• What you should do: Can you return every line of the data below word for word, leaving out the pictures?

• Data to use:

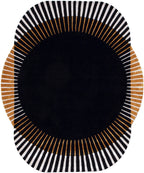 Opal Brown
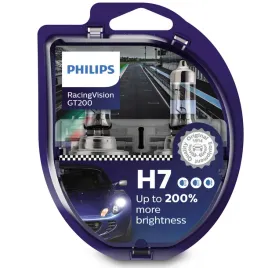 zarowki-philips-racingvision-gt200-h7-55-w-2szt-mocna-do-lampy-reflektora
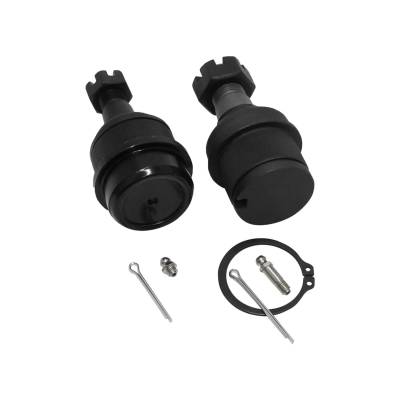 Yukon Gear and Axle - Yukon Gear YSPBJ-004HDK1 Ball Joint Kit One Side for Dodge RAM 1500/2500/3500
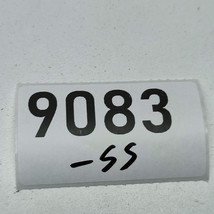 Item image 9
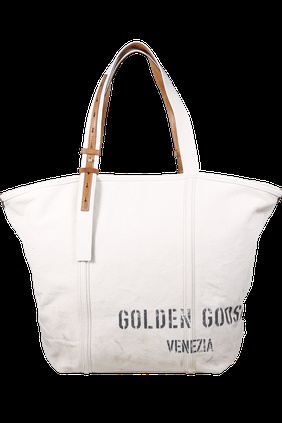 1007202604 - Torebka - Golden Goose
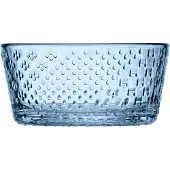 Iittala Tundra kulho 25 cl Aqua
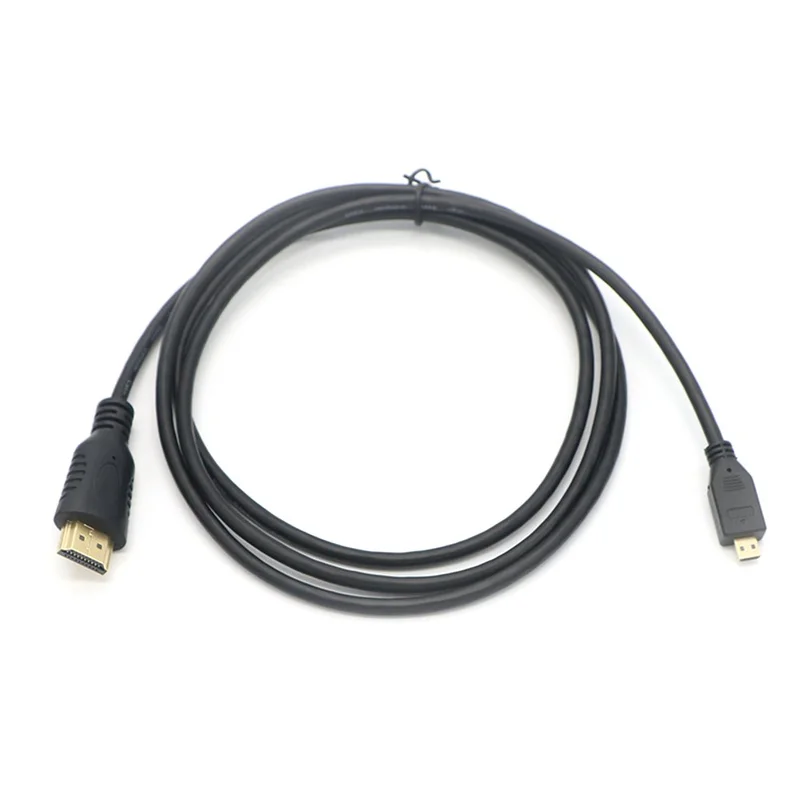 allesxl-13082434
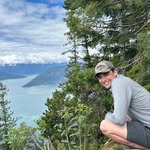 Dylan Ziegler - @dylanziegler_ - Instagram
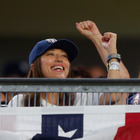 田中将大＆里田まい夫婦がTV出演！里田まい「タイプだった」田中将大「僕は全然」 画像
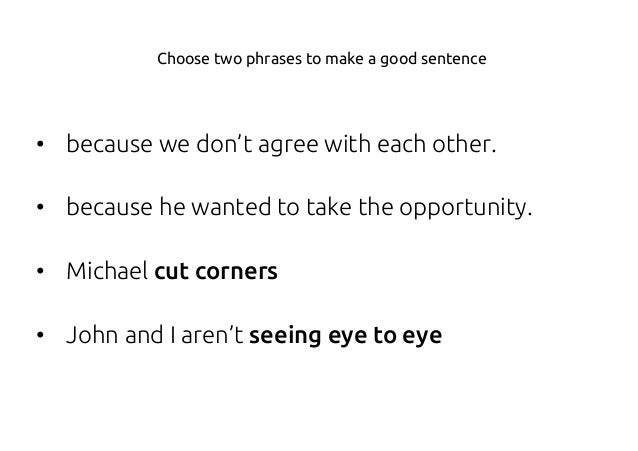 english idioms in use michael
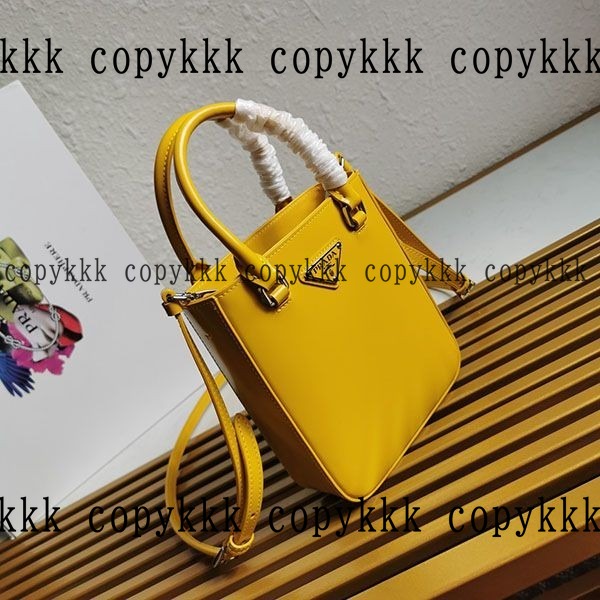 プラダ トートバッグ コピー 激安通販 - bags-01703 画像 2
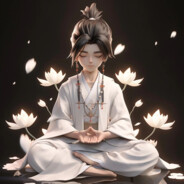 你是人参果吗落地就没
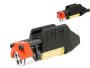 Ace In The Hole" Canister Shot Launcher For Pistols 74636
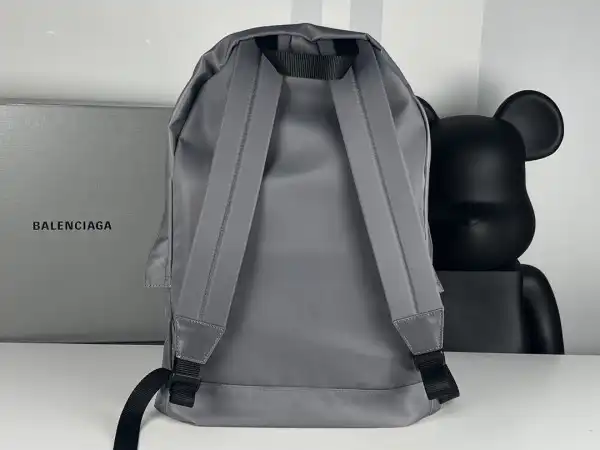 Bagsoffer yupoo BALENCIAGA BACKPACK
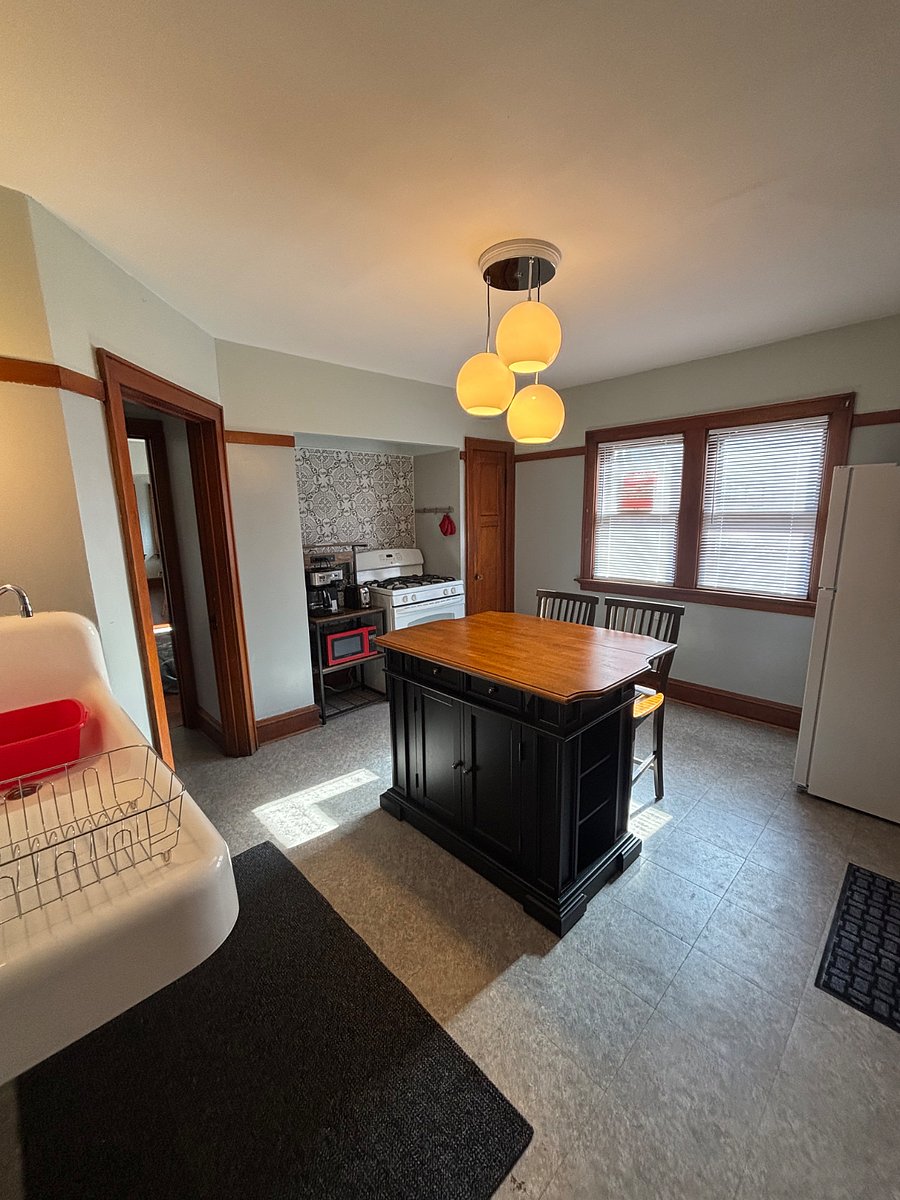 Furnished Finder property 815141_1 photo 3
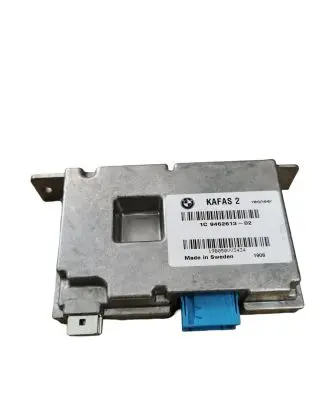BMW i3 Camera control unit module 946261302 1C946261302 9462613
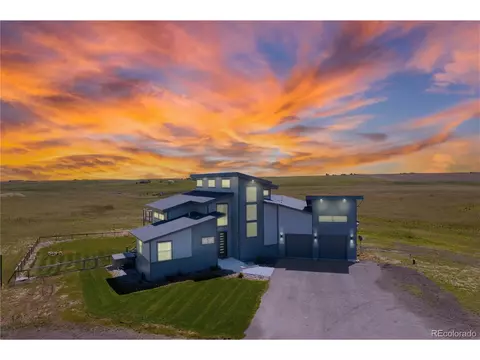 11680 Imboden Rd, Hudson, CO 80642 photo 2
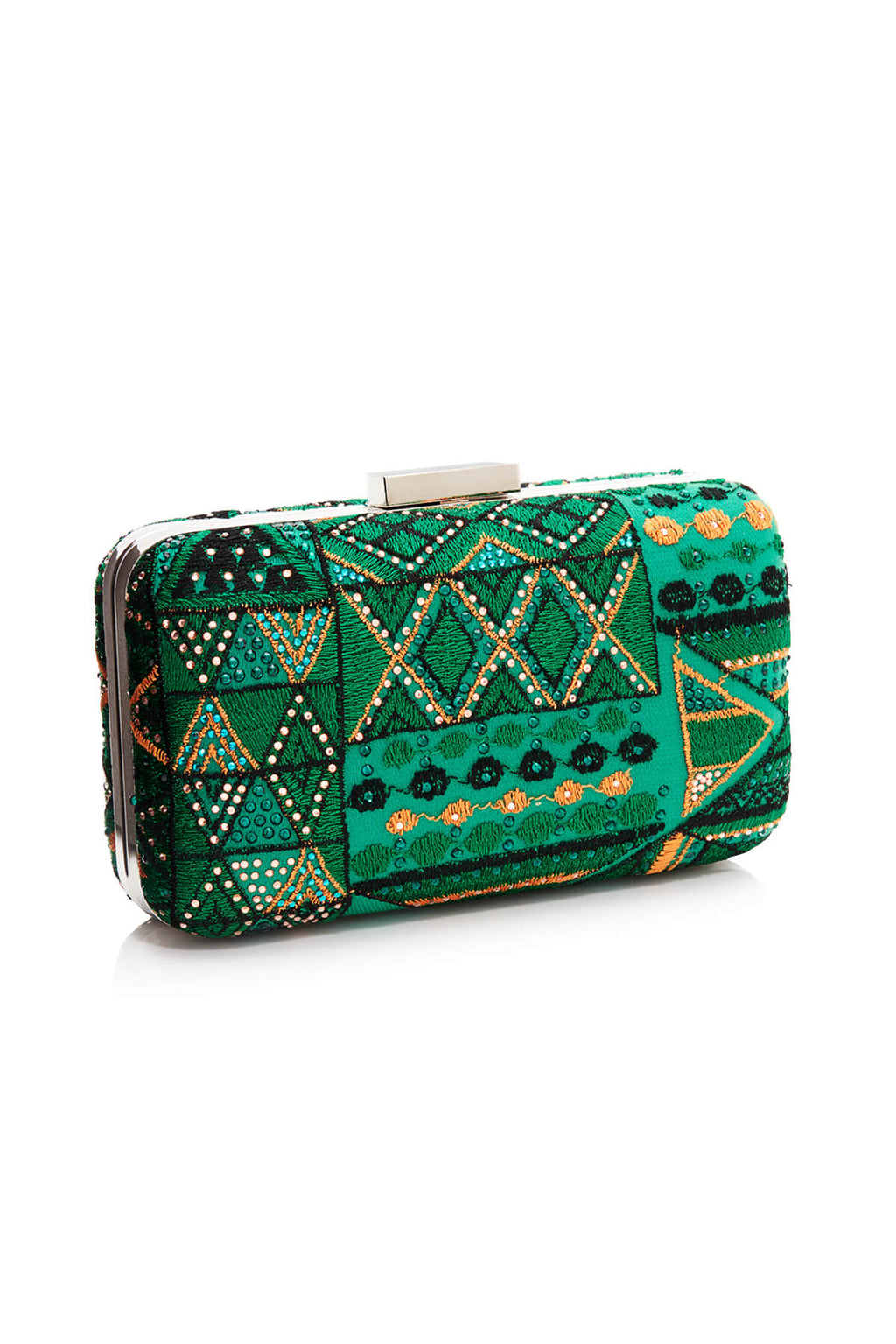 Tadashi Shoji - Keren Clutch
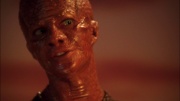 Filename=extant_StarTrek_ENT_1x05-Unexpected_1824.jpg
Filesize=143KiB
Dimensions=1920x1080
Date added=May 17, 2020 extant_StarTrek_ENT_1x05-Unexpected_1824.jpg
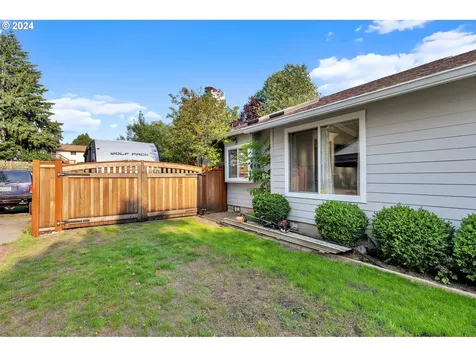 8621 Ne 28th Place Vancouver WA 98665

• Exercise output:
 Opal Brown
 zarowki-philips-racingvision-gt200-h7-55-w-2szt-mocna-do-lampy-reflektora
 Yukon Gear and Axle - Yukon Gear YSPBJ-004HDK1 Ball Joint Kit One Side for Dodge RAM 1500/2500/3500
 Item image 9
 1007202604 - Torebka - Golden Goose
 Iittala Tundra kulho 25 cl Aqua
 allesxl-13082434
 Dylan Ziegler - @dylanziegler_ - Instagram
 田中将大＆里田まい夫婦がTV出演！里田まい「タイプだった」田中将大「僕は全然」 画像
 english idioms in use michael
 プラダ トートバッグ コピー 激安通販 - bags-01703 画像 2
 你是人参果吗落地就没
 Ace In The Hole" Canister Shot Launcher For Pistols 74636
 Bagsoffer yupoo BALENCIAGA BACKPACK
 Furnished Finder property 815141_1 photo 3
BMW i3 Camera control unit module 946261302 1C946261302 9462613
 11680 Imboden Rd, Hudson, CO 80642 photo 2
 Tadashi Shoji - Keren Clutch
 Filename=extant_StarTrek_ENT_1x05-Unexpected_1824.jpg
Filesize=143KiB
Dimensions=1920x1080
Date added=May 17, 2020 extant_StarTrek_ENT_1x05-Unexpected_1824.jpg
 8621 Ne 28th Place Vancouver WA 98665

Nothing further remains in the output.